» **THE TASK**: An exact transcription of the listing, without its images, is what the answer must contain.

» **EXTRACTED MATERIAL**:

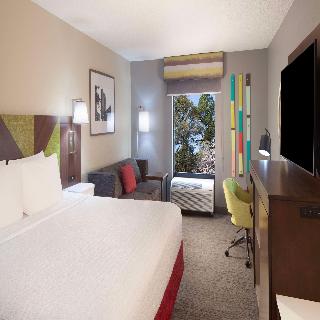 Room Room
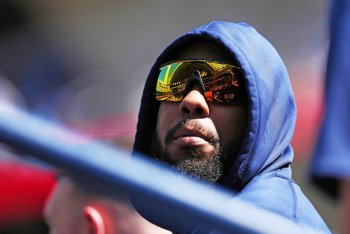 Blue Jays Injury Updates: Guerrero, Giménez, Smith, Yesavage, Taillon, Mantiply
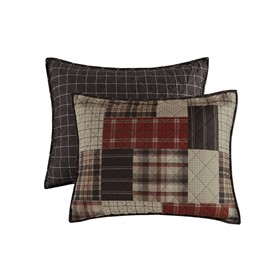 Olliix Wholesale
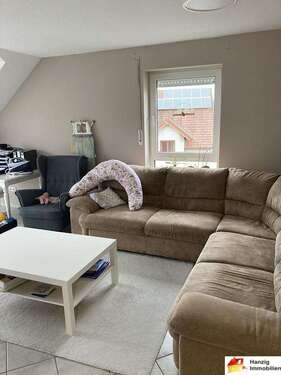 Foto - Wohnung zum Mieten in Bielefeld 775,00 € 90 m²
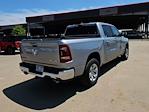 2023 Ram 1500 Crew Cab 4WD Pickup for sale #CV641678 - photo 3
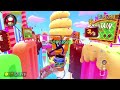 【MK8DX】DLCのTAとか (2022/08/04)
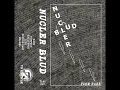 Download Lagu NUCLER BLUD - Form Raze (2023)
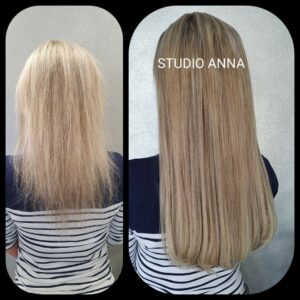 FB IMG 1612179359901 300x300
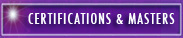 Certifications_and_Masters_Programs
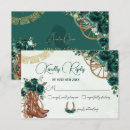 Search for mustang invitations For kids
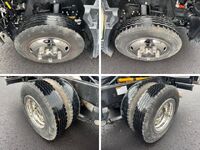 日産アトラスダンプ小型（2t・3t）[写真30]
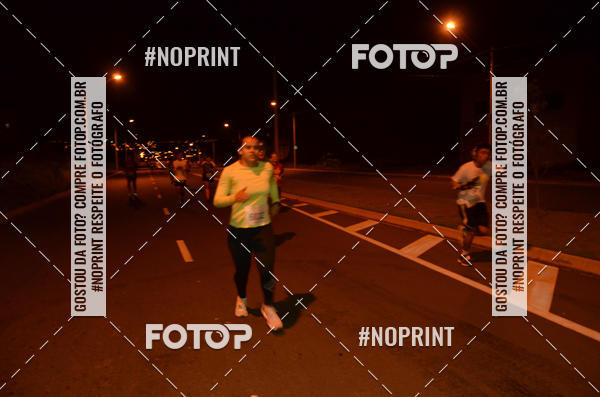 Compre suas fotos do eventoNiver 3 anos Raveli Sports 5k no Fotop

» **WRITTEN ANSWER**:
 Room Room
 Blue Jays Injury Updates: Guerrero, Giménez, Smith, Yesavage, Taillon, Mantiply
 Olliix Wholesale
 Foto - Wohnung zum Mieten in Bielefeld 775,00 € 90 m²
 2023 Ram 1500 Crew Cab 4WD Pickup for sale #CV641678 - photo 3
 【MK8DX】DLCのTAとか (2022/08/04)
 Download Lagu NUCLER BLUD - Form Raze (2023)
 FB IMG 1612179359901 300x300
 Certifications_and_Masters_Programs
 Search for mustang invitations For kids
 日産アトラスダンプ小型（2t・3t）[写真30]
 Compre suas fotos do eventoNiver 3 anos Raveli Sports 5k no Fotop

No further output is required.